#### [Set problem]
Copy each of the items below word for word, keeping every line unchanged.

+++ Extracted entries +++

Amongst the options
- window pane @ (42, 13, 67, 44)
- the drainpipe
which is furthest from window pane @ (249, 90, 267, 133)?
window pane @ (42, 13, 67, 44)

+++

#### [Expected output]
Amongst the options
- window pane @ (42, 13, 67, 44)
- the drainpipe
which is furthest from window pane @ (249, 90, 267, 133)?
window pane @ (42, 13, 67, 44)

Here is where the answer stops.